[Data records]
▬▬▬▬▬▬
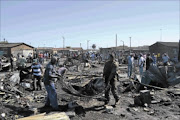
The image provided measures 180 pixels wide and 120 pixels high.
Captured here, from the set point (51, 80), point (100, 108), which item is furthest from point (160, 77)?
point (51, 80)

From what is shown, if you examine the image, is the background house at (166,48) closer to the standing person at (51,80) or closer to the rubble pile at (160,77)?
the rubble pile at (160,77)

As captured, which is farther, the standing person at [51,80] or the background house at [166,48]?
the background house at [166,48]

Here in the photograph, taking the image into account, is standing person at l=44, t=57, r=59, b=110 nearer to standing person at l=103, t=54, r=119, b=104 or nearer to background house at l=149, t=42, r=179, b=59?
standing person at l=103, t=54, r=119, b=104

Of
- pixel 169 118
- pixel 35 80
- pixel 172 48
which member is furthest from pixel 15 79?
pixel 172 48

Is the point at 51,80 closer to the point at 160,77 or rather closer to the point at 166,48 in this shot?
the point at 160,77

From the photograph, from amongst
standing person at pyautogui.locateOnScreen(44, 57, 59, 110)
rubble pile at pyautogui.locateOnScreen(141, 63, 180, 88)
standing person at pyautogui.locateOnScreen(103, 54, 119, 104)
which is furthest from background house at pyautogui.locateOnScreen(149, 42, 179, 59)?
standing person at pyautogui.locateOnScreen(44, 57, 59, 110)

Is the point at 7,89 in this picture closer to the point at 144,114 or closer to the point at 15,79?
the point at 15,79

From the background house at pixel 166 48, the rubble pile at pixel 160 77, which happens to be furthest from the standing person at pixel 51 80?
the background house at pixel 166 48

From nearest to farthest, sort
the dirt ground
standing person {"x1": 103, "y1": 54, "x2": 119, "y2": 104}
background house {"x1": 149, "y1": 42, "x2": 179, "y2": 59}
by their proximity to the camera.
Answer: the dirt ground < standing person {"x1": 103, "y1": 54, "x2": 119, "y2": 104} < background house {"x1": 149, "y1": 42, "x2": 179, "y2": 59}

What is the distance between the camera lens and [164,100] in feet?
23.7

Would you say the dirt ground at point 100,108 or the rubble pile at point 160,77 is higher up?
the rubble pile at point 160,77

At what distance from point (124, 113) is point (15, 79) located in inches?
273

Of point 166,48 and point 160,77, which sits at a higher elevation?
point 166,48

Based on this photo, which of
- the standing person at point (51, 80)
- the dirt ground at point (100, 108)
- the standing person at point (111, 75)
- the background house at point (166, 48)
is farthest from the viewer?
the background house at point (166, 48)
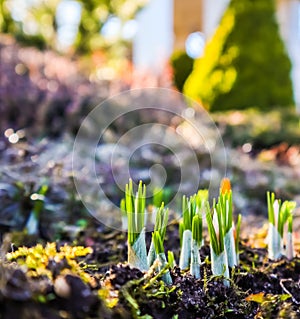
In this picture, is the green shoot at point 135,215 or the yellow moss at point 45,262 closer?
the yellow moss at point 45,262

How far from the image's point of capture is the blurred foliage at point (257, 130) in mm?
5582

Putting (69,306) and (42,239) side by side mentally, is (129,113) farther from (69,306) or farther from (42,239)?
(69,306)

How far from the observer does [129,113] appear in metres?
4.83

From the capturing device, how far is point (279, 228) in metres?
1.81

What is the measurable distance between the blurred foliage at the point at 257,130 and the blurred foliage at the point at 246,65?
1013mm

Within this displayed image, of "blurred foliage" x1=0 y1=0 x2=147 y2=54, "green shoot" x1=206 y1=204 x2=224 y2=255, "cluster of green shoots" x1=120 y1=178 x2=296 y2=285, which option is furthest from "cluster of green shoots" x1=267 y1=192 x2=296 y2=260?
"blurred foliage" x1=0 y1=0 x2=147 y2=54

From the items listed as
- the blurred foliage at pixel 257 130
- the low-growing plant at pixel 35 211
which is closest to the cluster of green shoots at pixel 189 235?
the low-growing plant at pixel 35 211

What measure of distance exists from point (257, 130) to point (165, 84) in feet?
5.68

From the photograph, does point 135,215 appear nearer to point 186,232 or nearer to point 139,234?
point 139,234

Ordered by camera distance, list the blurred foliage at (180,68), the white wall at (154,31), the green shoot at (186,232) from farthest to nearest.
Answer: the white wall at (154,31) → the blurred foliage at (180,68) → the green shoot at (186,232)

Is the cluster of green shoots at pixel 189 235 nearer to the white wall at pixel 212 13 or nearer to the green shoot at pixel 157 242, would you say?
the green shoot at pixel 157 242

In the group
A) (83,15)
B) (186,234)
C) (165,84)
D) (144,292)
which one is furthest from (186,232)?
(83,15)

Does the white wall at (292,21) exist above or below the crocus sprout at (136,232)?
above

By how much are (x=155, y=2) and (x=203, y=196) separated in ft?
42.8
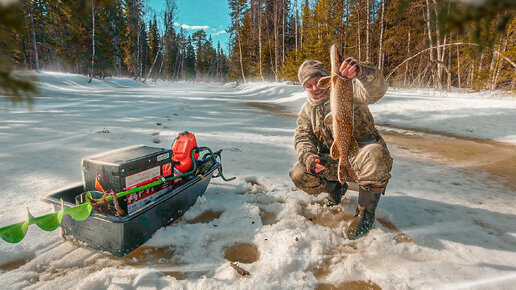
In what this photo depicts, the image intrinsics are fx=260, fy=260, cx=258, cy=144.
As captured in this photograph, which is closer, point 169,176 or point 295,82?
point 169,176

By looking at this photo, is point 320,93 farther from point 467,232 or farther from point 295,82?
point 295,82

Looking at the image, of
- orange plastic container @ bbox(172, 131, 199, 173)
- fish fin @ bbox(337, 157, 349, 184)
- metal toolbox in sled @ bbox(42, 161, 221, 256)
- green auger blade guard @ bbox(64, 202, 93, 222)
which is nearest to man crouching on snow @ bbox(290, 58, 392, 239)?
fish fin @ bbox(337, 157, 349, 184)

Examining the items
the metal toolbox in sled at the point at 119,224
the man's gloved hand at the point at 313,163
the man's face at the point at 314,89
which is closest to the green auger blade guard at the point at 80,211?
the metal toolbox in sled at the point at 119,224

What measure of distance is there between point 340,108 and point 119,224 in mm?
1688

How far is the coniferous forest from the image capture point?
92cm

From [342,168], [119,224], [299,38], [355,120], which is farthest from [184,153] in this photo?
[299,38]

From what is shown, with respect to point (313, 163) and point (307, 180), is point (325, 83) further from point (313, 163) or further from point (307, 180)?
point (307, 180)

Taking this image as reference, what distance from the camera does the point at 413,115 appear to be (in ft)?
27.7

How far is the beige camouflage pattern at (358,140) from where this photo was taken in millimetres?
2199

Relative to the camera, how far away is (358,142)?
2.50 m

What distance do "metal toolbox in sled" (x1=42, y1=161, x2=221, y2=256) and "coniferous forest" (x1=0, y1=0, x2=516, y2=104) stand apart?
113 centimetres

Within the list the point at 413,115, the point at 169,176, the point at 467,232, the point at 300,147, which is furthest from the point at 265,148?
the point at 413,115

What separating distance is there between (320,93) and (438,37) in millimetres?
1475

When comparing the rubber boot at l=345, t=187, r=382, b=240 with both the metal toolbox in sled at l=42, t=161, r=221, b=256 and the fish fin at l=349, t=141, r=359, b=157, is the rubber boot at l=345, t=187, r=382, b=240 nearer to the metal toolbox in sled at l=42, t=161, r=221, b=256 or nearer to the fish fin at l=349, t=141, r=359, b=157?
the fish fin at l=349, t=141, r=359, b=157
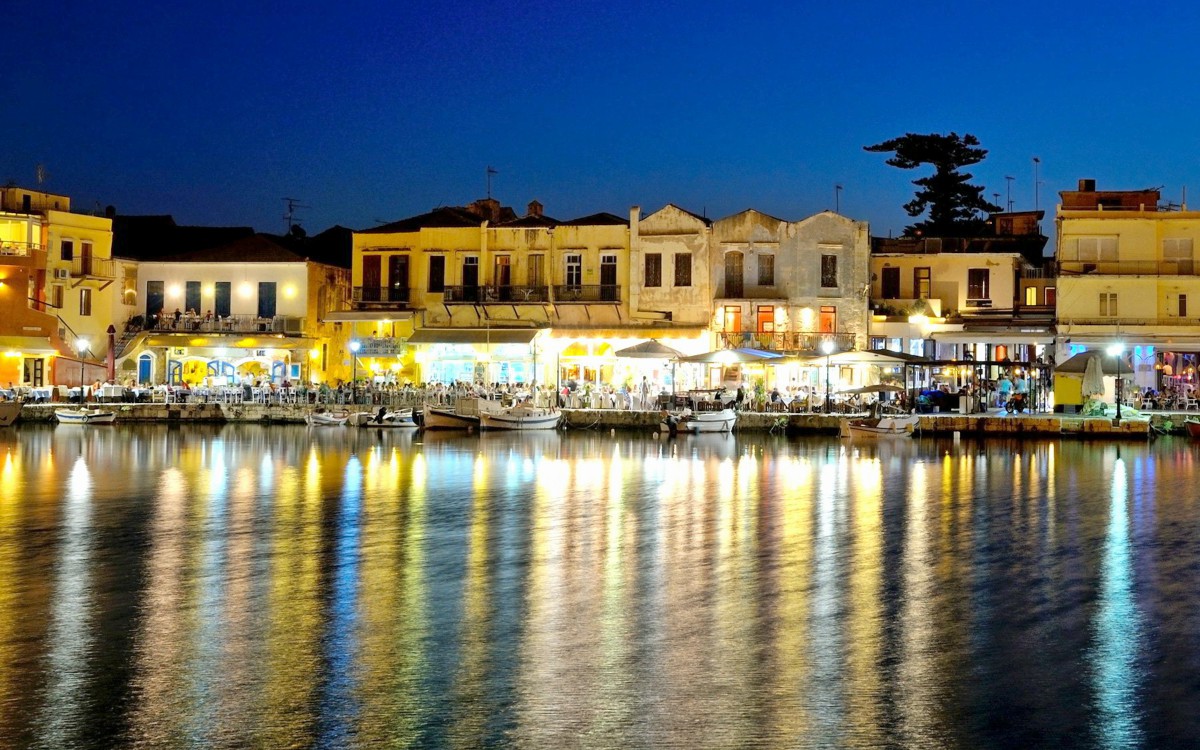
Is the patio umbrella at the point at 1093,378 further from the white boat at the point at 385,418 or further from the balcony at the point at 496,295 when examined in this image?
the white boat at the point at 385,418

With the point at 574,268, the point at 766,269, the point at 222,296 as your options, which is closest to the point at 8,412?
the point at 222,296

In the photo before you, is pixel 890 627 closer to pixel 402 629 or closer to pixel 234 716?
pixel 402 629

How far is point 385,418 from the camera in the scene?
46.7 meters

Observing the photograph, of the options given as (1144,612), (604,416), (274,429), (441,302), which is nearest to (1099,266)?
(604,416)

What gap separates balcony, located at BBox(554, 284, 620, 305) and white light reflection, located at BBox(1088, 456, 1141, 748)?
101 feet

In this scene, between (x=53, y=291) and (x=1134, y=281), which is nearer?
(x=1134, y=281)

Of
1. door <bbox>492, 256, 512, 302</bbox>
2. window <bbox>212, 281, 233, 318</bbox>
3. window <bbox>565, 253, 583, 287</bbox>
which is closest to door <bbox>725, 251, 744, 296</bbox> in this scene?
window <bbox>565, 253, 583, 287</bbox>

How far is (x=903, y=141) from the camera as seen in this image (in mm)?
67375

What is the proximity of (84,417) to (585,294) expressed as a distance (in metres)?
18.8

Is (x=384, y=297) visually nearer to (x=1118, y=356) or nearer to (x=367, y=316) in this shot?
(x=367, y=316)

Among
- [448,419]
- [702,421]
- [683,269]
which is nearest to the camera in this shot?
[702,421]

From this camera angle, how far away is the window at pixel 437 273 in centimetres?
5206

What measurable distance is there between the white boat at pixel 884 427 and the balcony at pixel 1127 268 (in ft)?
35.5

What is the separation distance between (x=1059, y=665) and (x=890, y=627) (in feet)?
6.63
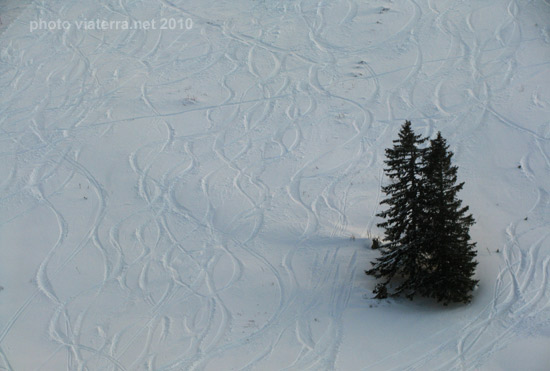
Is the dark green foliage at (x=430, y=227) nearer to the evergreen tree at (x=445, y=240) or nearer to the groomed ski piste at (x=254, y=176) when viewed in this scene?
the evergreen tree at (x=445, y=240)

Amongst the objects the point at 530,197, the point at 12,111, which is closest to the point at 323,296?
the point at 530,197

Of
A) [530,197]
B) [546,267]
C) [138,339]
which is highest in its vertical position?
[530,197]

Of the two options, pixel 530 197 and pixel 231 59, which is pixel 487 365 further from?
pixel 231 59

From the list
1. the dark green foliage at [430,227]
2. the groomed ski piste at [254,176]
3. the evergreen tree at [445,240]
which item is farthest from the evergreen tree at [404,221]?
the groomed ski piste at [254,176]

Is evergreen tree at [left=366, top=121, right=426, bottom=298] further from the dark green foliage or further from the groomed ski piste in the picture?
the groomed ski piste

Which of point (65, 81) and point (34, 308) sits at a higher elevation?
point (65, 81)

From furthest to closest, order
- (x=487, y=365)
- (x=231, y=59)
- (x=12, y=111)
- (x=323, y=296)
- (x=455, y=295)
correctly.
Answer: (x=231, y=59) → (x=12, y=111) → (x=323, y=296) → (x=455, y=295) → (x=487, y=365)

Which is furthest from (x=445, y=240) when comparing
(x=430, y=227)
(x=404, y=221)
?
(x=404, y=221)

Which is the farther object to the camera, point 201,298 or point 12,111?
point 12,111
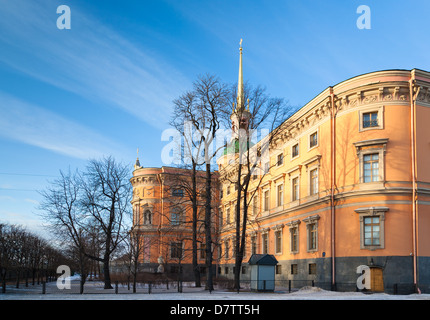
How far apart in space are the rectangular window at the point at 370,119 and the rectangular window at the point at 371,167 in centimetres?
219

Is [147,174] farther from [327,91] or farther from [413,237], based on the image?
[413,237]

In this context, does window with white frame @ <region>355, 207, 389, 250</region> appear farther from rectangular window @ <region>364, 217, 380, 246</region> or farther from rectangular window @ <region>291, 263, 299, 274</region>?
rectangular window @ <region>291, 263, 299, 274</region>

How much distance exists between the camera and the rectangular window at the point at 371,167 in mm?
34500

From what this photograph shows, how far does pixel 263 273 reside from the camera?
34.2 meters

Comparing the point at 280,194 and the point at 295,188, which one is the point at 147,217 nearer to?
the point at 280,194

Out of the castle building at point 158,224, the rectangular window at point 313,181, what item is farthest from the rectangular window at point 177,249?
the rectangular window at point 313,181

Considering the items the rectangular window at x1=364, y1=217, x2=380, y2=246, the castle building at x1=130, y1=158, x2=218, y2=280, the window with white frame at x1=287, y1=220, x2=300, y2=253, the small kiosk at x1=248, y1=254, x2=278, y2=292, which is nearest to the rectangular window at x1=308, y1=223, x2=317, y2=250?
the window with white frame at x1=287, y1=220, x2=300, y2=253

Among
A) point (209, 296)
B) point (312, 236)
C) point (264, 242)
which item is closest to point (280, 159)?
point (264, 242)

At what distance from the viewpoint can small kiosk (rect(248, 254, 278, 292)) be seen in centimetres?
3362

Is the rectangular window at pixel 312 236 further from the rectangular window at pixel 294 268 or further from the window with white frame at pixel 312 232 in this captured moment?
the rectangular window at pixel 294 268

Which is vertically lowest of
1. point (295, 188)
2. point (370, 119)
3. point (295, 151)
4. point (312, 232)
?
point (312, 232)

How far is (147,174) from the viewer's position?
72.4m

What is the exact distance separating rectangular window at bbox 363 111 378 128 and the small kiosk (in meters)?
12.0

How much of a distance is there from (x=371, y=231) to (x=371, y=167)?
4570mm
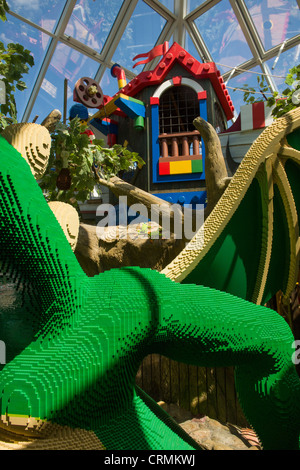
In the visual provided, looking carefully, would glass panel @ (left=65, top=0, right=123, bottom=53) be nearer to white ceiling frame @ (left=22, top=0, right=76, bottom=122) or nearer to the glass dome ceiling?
the glass dome ceiling

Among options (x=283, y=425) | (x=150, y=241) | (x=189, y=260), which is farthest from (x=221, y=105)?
(x=283, y=425)

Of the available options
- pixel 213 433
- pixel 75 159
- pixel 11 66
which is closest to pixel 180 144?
pixel 75 159

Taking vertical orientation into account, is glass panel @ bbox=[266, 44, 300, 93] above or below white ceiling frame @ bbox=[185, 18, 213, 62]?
below

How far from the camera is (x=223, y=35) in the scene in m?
8.99

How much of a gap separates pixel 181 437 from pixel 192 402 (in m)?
2.88

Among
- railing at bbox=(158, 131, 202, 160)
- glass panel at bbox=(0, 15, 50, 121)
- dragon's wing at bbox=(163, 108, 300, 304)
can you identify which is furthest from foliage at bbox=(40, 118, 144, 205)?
glass panel at bbox=(0, 15, 50, 121)

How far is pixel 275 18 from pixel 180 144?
5.13m

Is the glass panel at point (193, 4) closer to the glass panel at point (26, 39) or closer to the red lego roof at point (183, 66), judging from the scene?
the red lego roof at point (183, 66)

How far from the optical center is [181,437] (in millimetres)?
953

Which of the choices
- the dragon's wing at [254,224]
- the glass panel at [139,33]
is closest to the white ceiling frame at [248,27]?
the glass panel at [139,33]

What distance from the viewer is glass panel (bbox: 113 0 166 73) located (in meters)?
8.48

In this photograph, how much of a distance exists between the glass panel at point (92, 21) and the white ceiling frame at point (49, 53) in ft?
0.68

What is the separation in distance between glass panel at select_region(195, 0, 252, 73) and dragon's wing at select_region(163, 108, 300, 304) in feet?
28.2

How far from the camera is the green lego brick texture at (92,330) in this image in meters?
0.68
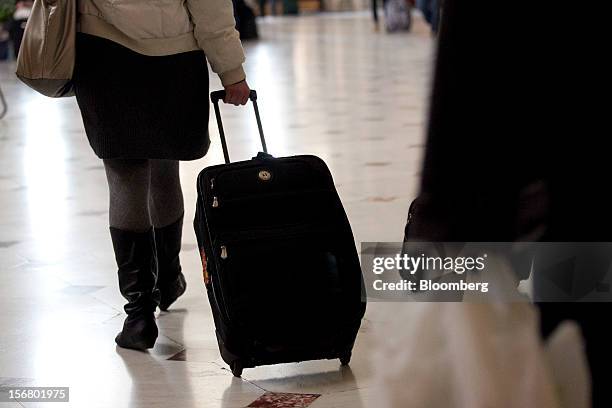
▬▬▬▬▬▬
* EXERCISE: Count the lines in the records above that contain the word "measurable", and reply with the number alone.

* THE RESPONSE: 2